*** Supplied records
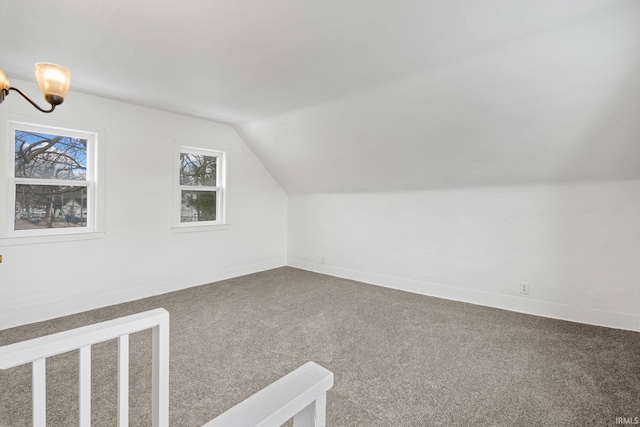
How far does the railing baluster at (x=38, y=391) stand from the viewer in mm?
876

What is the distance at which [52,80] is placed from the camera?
5.71ft

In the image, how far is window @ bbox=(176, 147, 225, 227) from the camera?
******
### Given task
Copy the records above word for word, leaving out the pictures.

### Result for this task
How far does the railing baluster at (x=38, y=391) stand from the viewer in mm?
876

What is the distance at which [52,80] is placed from the camera?
5.71ft

In the image, how far is window @ bbox=(176, 147, 225, 227) from the camera?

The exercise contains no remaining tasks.